• [Problem statement]
Translate this sentence from the Status API page into Spanish: "Status is the state management module of PETsARD, responsible for tracking workflow execution status, storing results, managing metadata (Schema), and creating execution snapshots."

• [Supplied passage]

○ ○ ○ ○ ○ ○ ○

Status API (WIP)

Status API (WIP)

Status is the state management module of PETsARD, responsible for tracking workflow execution status, storing results, managing metadata (Schema), and creating execution snapshots.

Class Architecture

Design Philosophy

Status follows comprehensive state management principles:

1. Execution Tracking

  • Record execution status of each module
  • Track experiment execution sequence
  • Maintain execution timeline

2. Result Storage

  • Store execution results for each experiment
  • Manage data and Schema associations
  • Provide result query interface

3. Metadata Management

  • Track Schema changes throughout workflow
  • Create metadata snapshots before and after execution
  • Record transformation history

4. Snapshot System

  • Create execution snapshots at key points
  • Enable state recovery and auditing
  • Support execution history review

Basic Usage

Access Through Executor

Status is typically accessed through Executor (not directly instantiated):

from petsard import Executor

executor = Executor(config='config.yaml')
executor.run()

# Access Status through Executor
status = executor.status

# Get execution status
is_completed = status.is_completed()
print(f"Execution completed: {is_completed}")

Get Results

# Get results through Executor (recommended)
results = executor.get_result()

# Or access directly through Status (advanced)
results = executor.status.get_result()

Get Timing Information

# Get timing through Executor (recommended)
timing = executor.get_timing()

# Or access directly through Status (advanced)
timing = executor.status.get_timing()

Constructor (__init__)

Creates a Status instance and initializes state management.

Syntax

Status()

Parameters

No parameters required.

Return Value

Returns a Status instance with initialized state.

Usage Example

# Note: Typically not instantiated directly
# Status is created internally by Executor

from petsard.core.status import Status

# Direct instantiation (advanced usage)
status = Status()

Notes

  • Internal Use: Primarily used internally by Executor
  • Automatic Initialization: Executor automatically creates Status instance
  • No Configuration: Does not require configuration parameters
  • Empty State: Starts with empty state (no snapshots or results)

State Management

Execution State

Status tracks three main execution states:

  1. Not Started: Before run() is called
  2. In Progress: During execution (each module)
  3. Completed: After all modules finish successfully

State Transitions

Not Started → In Progress → Completed
              ↓
            Failed

Result Storage

Result Structure

Status stores results in the following structure:

{
    'experiment_key': {
        'data': pd.DataFrame,    # Result data
        'schema': Schema         # Schema object
    },
    ...
}

Result Recording

Results are automatically recorded during execution:

# During Executor.run()
# 1. Module executes
# 2. Result generated
# 3. Status records result
# 4. Snapshot created

Result Retrieval

from petsard import Executor

executor = Executor(config='config.yaml')
executor.run()

# Get all results
results = executor.status.get_result()

# Access specific experiment
exp_key = list(results.keys())[0]
exp_result = results[exp_key]

data = exp_result['data']
schema = exp_result['schema']

print(f"Data shape: {data.shape}")
print(f"Schema columns: {len(schema.columns)}")

○ ○ ○ ○ ○ ○ ○

• [Source excerpt]
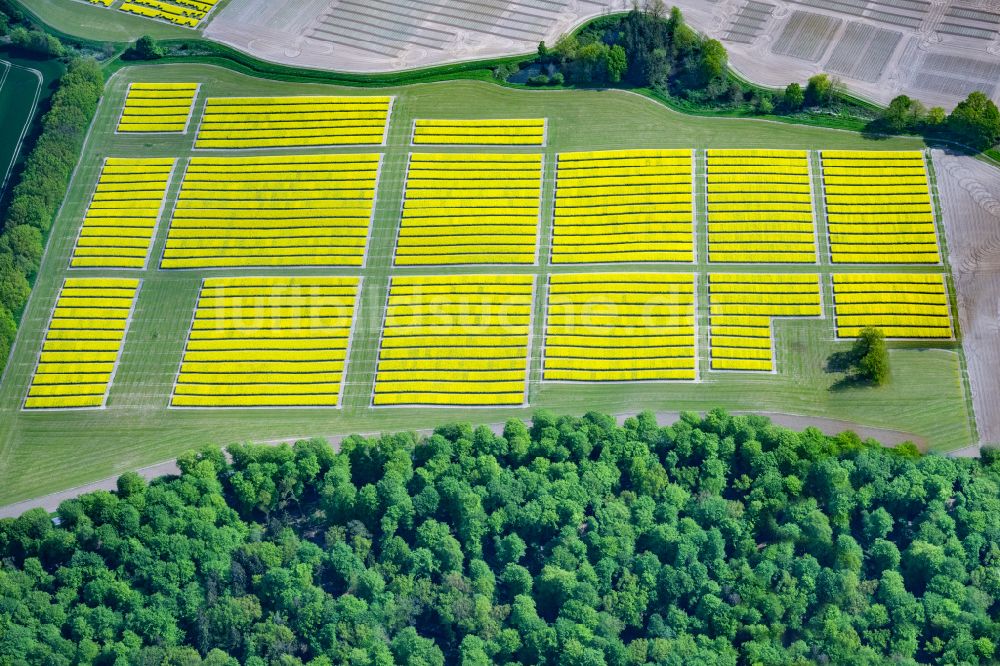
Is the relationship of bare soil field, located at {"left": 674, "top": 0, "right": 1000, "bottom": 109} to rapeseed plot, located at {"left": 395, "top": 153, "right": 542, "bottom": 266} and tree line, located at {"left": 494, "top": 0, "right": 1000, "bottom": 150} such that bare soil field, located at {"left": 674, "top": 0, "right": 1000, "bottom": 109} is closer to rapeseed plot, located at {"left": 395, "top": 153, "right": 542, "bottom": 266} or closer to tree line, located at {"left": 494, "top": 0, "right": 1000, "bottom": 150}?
tree line, located at {"left": 494, "top": 0, "right": 1000, "bottom": 150}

○ ○ ○ ○ ○ ○ ○

• [Response]
Status es el módulo de gestión de estado de PETsARD, encargado de hacer seguimiento del estado de ejecución del flujo de trabajo, almacenar los resultados, gestionar los metadatos (Schema) y crear instantáneas de la ejecución.